Comparing the TFSA and RRSP
Introduced in 1957, the RRSP was designed to help Canadians save for a secure and comfortable retirement. In 2009, the TFSA became the first major new retirement savings vehicle in decades.
The key difference between the two is the timing of taxation:
- RRSP contributions are tax deductible. You deduct any RRSP contributions from your taxable income for that year. Future withdrawals from your RRSP are then considered taxable income.
- TFSA withdrawals are tax free. Because TFSA contributions are not tax deductible, you've already paid taxes on any funds which you deposit. Therefore any withdrawals are tax free.
As a result, whether you should choose an RRSP or a TFSA is going to depend on your marginal tax rate.
For instance, if you are young and early in your career, you may want to contribute to a TFSA while your marginal tax rate is low. This way you can withdraw funds at a later date without having to pay a higher tax rate. The TFSA is better suited to short-term savings goals because withdrawals are not taxed and annual contribution limits are cumulative: any amount withdrawn will be added to your contribution limit in the following tax year.

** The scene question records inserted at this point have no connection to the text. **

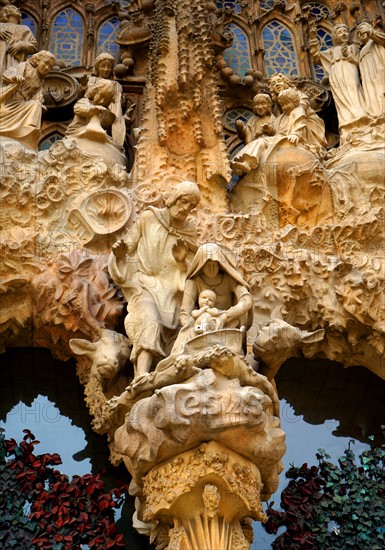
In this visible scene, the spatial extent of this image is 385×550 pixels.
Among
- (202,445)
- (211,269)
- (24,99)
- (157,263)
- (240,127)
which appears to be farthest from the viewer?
(240,127)

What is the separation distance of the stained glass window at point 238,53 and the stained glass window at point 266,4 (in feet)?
1.65

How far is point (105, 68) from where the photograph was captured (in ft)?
32.3

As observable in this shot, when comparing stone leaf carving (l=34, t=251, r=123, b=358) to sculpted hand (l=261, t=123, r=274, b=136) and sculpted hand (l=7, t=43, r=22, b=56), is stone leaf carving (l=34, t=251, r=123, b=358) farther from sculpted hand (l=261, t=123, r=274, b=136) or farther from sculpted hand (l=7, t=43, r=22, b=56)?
sculpted hand (l=7, t=43, r=22, b=56)

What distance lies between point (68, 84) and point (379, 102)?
3.31 m

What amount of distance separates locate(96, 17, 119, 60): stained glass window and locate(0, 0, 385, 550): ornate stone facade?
14.7 inches

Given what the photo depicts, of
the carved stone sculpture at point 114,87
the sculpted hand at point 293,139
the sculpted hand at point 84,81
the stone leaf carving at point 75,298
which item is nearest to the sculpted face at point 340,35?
the sculpted hand at point 293,139

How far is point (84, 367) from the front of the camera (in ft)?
26.3

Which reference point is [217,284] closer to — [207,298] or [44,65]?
[207,298]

|2019 Contribution Limit||18% of 2018 income OR $26,500, whichever is lower||$6,000, cumulative|
|Taxation||Tax deductible contributions||Tax free withdrawals|
Once you reach your peak earning years later in your career, contributing to an RRSP can be more valuable, since those contributions are tax deductible and can reduce your taxable income. The annual contribution limit is also tied to your income, so a higher income means more potential to accumulate savings faster. When you enter retirement, your marginal tax rate will go down, so income generated by your RRSP will be taxed at lower rate and generate a higher return.